Donald J. Trump for President, Inc.
April 3, 2020

Trump campaign statement on March jobs report

“There is no question that the global coronavirus pandemic is impacting every aspect of Americans’ lives.  President Trump is leading the nation through this crisis by approaching the problem in two ways: protecting the health and safety of our citizens and safeguarding the economy.  The President has negotiated relief packages for unemployed workers and businesses, while also launching the Paycheck Protection Program through the Small Business Administration.  Small businesses are the backbone of the economy and this program provides eight weeks of cash for small business that keep paying workers during this crisis. New loans are also available, which will be forgiven if businesses keep their employees on payroll and the money is used for rent or salaries.  The American economy reached new heights under President Trump’s leadership and he is clearly best suited to see our country through this difficult period.

“Joe Biden, meanwhile, continues his useless partisan sniping from the sidelines, offering incoherent musings during friendly interviews in his futile quest to stay relevant.  His record, overseeing the slowest economic recovery since World War II as Vice President and supporting job-killing trade deals like NAFTA and TPP, render him unqualified to lead in a time of economic crisis. As a response to the coronavirus outbreak, he has proposed enacting the economy-strangling Green New Deal and has even endorsed local tax increases in Wisconsin.

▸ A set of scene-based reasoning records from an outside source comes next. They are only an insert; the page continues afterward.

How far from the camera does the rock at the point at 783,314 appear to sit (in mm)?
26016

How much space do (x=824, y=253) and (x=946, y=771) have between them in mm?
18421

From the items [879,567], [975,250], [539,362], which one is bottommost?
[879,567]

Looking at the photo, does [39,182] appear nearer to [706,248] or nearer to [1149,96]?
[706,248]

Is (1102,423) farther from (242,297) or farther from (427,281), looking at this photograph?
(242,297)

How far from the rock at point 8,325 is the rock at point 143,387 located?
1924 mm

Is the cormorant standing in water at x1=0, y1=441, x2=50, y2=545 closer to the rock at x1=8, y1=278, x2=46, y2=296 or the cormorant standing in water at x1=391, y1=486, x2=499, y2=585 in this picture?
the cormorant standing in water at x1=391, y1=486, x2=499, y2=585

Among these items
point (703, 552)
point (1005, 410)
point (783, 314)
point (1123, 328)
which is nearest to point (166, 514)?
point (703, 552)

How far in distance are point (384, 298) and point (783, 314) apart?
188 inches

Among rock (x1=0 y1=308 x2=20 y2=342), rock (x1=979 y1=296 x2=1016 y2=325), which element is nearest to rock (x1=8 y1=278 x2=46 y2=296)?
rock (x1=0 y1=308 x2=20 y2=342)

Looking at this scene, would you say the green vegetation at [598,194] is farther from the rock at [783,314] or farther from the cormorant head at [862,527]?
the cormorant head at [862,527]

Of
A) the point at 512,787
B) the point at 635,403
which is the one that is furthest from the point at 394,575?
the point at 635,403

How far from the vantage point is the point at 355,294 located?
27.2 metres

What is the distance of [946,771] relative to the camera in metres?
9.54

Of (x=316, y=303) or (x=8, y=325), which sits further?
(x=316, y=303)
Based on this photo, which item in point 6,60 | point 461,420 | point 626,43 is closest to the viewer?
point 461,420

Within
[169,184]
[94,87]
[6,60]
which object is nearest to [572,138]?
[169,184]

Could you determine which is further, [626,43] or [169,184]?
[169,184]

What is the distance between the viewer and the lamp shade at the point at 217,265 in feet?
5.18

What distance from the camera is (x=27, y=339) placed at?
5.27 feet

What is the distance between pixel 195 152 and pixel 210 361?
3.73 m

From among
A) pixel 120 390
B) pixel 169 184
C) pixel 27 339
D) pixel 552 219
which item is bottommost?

His policies would cost the nation millions of jobs at a time when families are looking for help, not higher hurdles and heavier burdens.  The contrast has never been clearer between President Trump’s record of economic accomplishment and Joe Biden’s disastrous history and terrible proposals.”

- Tim Murtaugh, Trump 2020 communications director

Biden for President
FOR IMMEDIATE RELEASE
April 3, 2020

Statement from Vice President Joe Biden on Record Number of Americans Filing for Unemployment

The economic damage from the worst public health crisis our country has faced in generations is both rising and deepening at an alarming rate. It is putting working families and the American middle class through unimaginable financial pain — and they need to be made whole as fast as possible. My heart goes out to the millions of Americans who filed for unemployment claims this week, and the millions more who worry what next week holds for them.
 
Donald Trump is not responsible for the coronavirus, but he is responsible for failing to prepare our nation: for the months during which he continually neglected dire warnings from experts and downplayed the threat to us, and for the erratic and unacceptably slow federal response that has tragically lagged behind other countries. Now we have more coronavirus cases than anywhere in the world, and that is dealing body-blows to our economy and to the welfare and well-being of millions upon millions of Americans.
 
Just last week, Donald Trump's Treasury Secretary referred to these kinds of job losses as "not relevant" — but try telling that to any one of the millions of Americans who are now out of work because of this crisis.
 
The economic devastation that families all across this country are experiencing by no fault of their own means. We have to take extraordinary steps to protect them. We need to get unemployment checks to the workers filing claims, so they are made financially whole. No blame games or finger-points — the President has to take responsibility for helping the states make that happen. We still need to keep as many workers on payroll as possible, and as many small businesses in business. And we need to get the direct cash relief into Americans’ bank accounts without delay. The bills are piling up.  
 
And we have to guarantee that Americans without health care coverage can get it. The President must change course and allow open enrollment in the Affordable Care Act, as even Republican governors have called on him to do. He should also drop his support for a lawsuit that would undo the ACA, because it would cost almost 20 million Americans their care — the last thing we should pursue during a public health emergency.